Homework 11

Yuri

Write a linear model to predict the cost of producing flags of your team's Canton under the assumptions that the marginal cost is $7 per unit and that at the current production level of 20 items, the cost is $100.

A linear equation is knows as y=mx+f In this case, we will use familiar letters to make it clearer to see the relationship:
C=mx+b
where,

• C = Total Cost
• m = marginal cost
• x = number of flags produced
• f = fixed cost

Because we are given the information that the marginal cost is $7, and it costs $100 to produce 20 items, we are able to get:
100=7(20)+f
100=140+f
f=-40

Hence, the linear model is: C = 7x - 40

Describe your model

The model shows what the total cost will be if x number of items are produced at $7 marginal cost with the fixed cost to be $-40.

What does your model predict for a production of 150 items?

C = 7(150)-40
C = 1050-40
C = $1010
Therefore the total cost will be $1010.
The cost per item will be:
$1010/150 = $6.73 each

According to your model, what happens to the average cost per item as production levels increase?

As production level increases, our model tells us that the average cost per item would increase.
An example of this would be to use x = 200 which is greater than 150 as used in the previous question.

C = 7(200) - 40
C = 1400 - 40
C = $1360

Therefore the average cost per item would be:
$1360/200 = $6.80 which is greater than the cost per item of when 150 items are produced.

Finally, find some other models (not necessarily linear) for which you get other behaviours such as:

• The average cost remains constant as production increases
  

y = 5x (yis the total cost, 5 is the marginal cost, x is the quantity produced)

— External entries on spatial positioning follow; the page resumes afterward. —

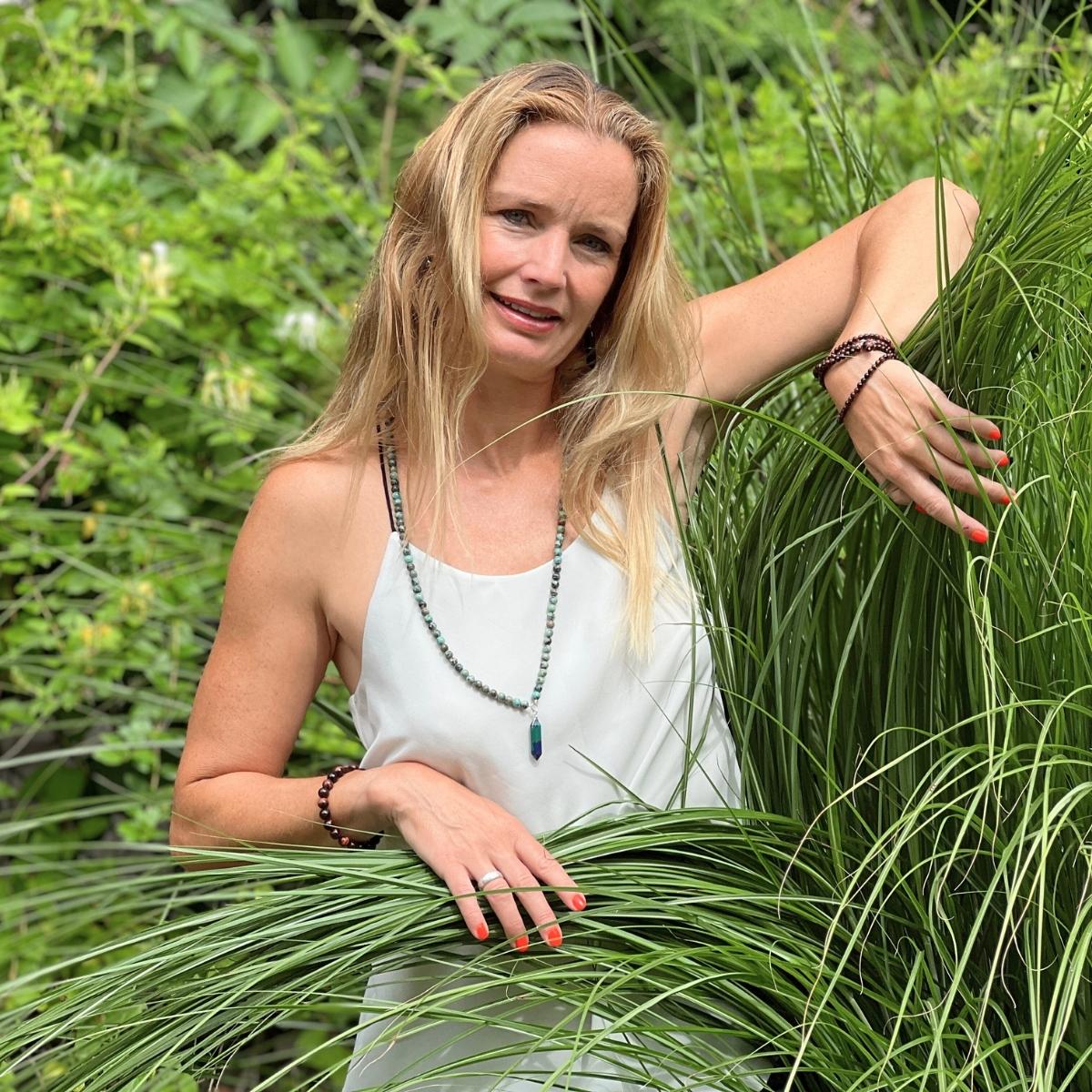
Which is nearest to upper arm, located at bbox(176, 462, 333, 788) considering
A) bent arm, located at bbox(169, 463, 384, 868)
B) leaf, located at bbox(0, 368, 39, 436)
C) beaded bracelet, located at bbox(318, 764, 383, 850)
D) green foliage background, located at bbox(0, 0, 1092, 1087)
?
bent arm, located at bbox(169, 463, 384, 868)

So, if there were 40 units produced,
y = 5(40) = $200
Now to find the average cost per unit we:
200/40 = $5

If we increase the units produced to 50,
y = 5(50) = $250
To find the average cost we:
250/50 = $5 and this shows how the average cost stays at a constant of $5 as production increases.

• The average cost diminishes as production increases
  

y = 5x + 100

So, if there were 100 units produced,
y = 5(100) + 100 = $600
The average cost:
600/100 = $6.00

Now increasing the production to 200 units,
y = 5(200) + 100 = $1100
The average cost:
1100/200 = $5.50
Therefore this model agrees with the statement as the average cost diminishes as production increases.

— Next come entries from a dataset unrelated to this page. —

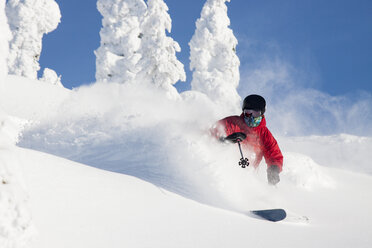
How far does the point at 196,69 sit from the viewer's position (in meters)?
24.2

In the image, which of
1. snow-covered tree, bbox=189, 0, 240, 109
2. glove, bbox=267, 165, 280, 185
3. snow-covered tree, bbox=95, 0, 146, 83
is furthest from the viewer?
snow-covered tree, bbox=189, 0, 240, 109

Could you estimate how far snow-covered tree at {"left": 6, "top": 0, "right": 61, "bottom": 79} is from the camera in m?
20.2

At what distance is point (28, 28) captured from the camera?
20766mm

• The average cost increases as production increases
  

y = 5x - 100
So, if there were 100 units produced,
y = 5(100) - 100 = $400
The average cost:
400/100 = $4.00

Now increasing the production to 200 units,
y = 5(200) - 100 = $900
The average cost:
900/100 = $9.00
Therefore this model agrees with the statement as the average cost increases as production increases.